Thursday, February 27, 2014

Leaks show GCHQ captured ordinary internet users' webcam images - Financial Times


File image of Lobban attending an Intelligence and Security Committee hearing at Parliament in London©Reuters

Sir Iain Lobban, head of GCHQ, testifying before MPs



GCHQ, Britain’s electronic spying agency, intercepted and stored images of 1.8m Yahoo users taken from their personal webcams even though most of them were not suspected of wrongdoing, documents leaked by the whistleblower Edward Snowden show.


A secret programme called “Optic Nerve”, run in conjunction with the US National Security Agency, recorded millions of webcam images from ordinary internet users – as many as one in 10 of them sexually explicit – “in bulk”, the UK’s Guardian newspaper reported on Thursday.


“Optic Nerve” tapped into Yahoo users’ accounts and took still images from their computer webcams every five minutes.


Yahoo reacted angrily to the revelations, denying all knowledge. A spokesperson for the company said the covert surveillance programme represented “a whole new level of violation of our users’ privacy”.


Security analysts say GCHQ may have collected the webcam images to help link potential terror suspects or criminals with different accounts and communications platforms they used on other computers.


The “Optic Nerve” disclosure is the latest from the huge cache of secret documents that Mr Snowden – a former private security contractor – stole from the NSA last year. Mr Snowden is now a fugitive in Russia.


“It is a longstanding policy that we do not comment on intelligence matters,” a spokesperson for GCHQ said.


“Furthermore, all of GCHQ’s work is carried out in accordance with a strict legal and policy framework which ensures that our activities are authorised, necessary and proportionate, and that there is rigorous oversight, including from the secretary of state, the Interception and Intelligence Services Commissioners and the Parliamentary Intelligence and Security Committee,” they added.


Separately on Thursday, parliament’s home affairs select committee issued a summons compelling the man in charge of judicial oversight of the UK’s intelligence agencies to appear before it and give evidence.


Sir Mark Waller, the intelligence services commissioner, has been ordered to appear on 18 March. Sir Mark had earlier refused an invitation to attend the committee and give evidence on his oversight of the intelligence agencies.


GCHQ’s head, Sir Iain Lobban, has previously defended the agency’s data-collection methods as being akin to looking for needles in “an enormous hay field”.

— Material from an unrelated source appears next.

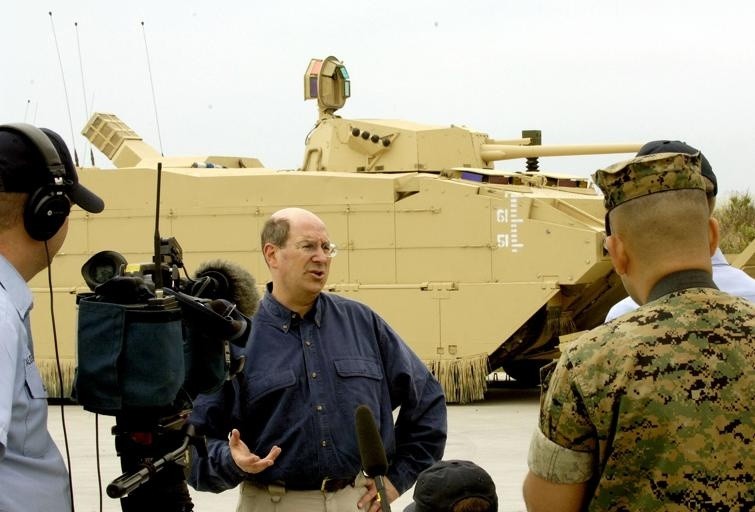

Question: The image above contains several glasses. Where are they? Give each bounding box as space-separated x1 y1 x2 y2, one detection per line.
280 240 338 257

The agency only aims to “collect hay” from “those parts of the field which might be lucrative in terms of containing needles or fragments of needles” in a “tiny proportion” of the whole field, Sir Iain told parliament’s Intelligence and Security Committee last year.


Yahoo has been a vocal member of the coalition lobbying world governments to limit their authority over user information and increase transparency over what the security agencies do access.

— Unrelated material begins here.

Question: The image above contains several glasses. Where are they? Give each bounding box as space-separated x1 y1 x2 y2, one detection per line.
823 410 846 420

A Yahoo spokesperson said: “We were not aware of, nor would we condone this reported activity. This report, if true, represents a whole new level of violation of our users’ privacy that is completely unacceptable and we strongly call on the world’s governments to reform surveillance law consistent with the principles we outlined in December. We are committed to preserving our users’ trust and security and continue our efforts to expand encryption across all of our services.”


Marissa Mayer, Yahoo chief executive, said late last year the company would fight hard to preserve the trust users place in it. She announced that Yahoo would encrypt all its products, a process which is still ongoing. “There is nothing more important to us than protecting our users’ privacy,” she said.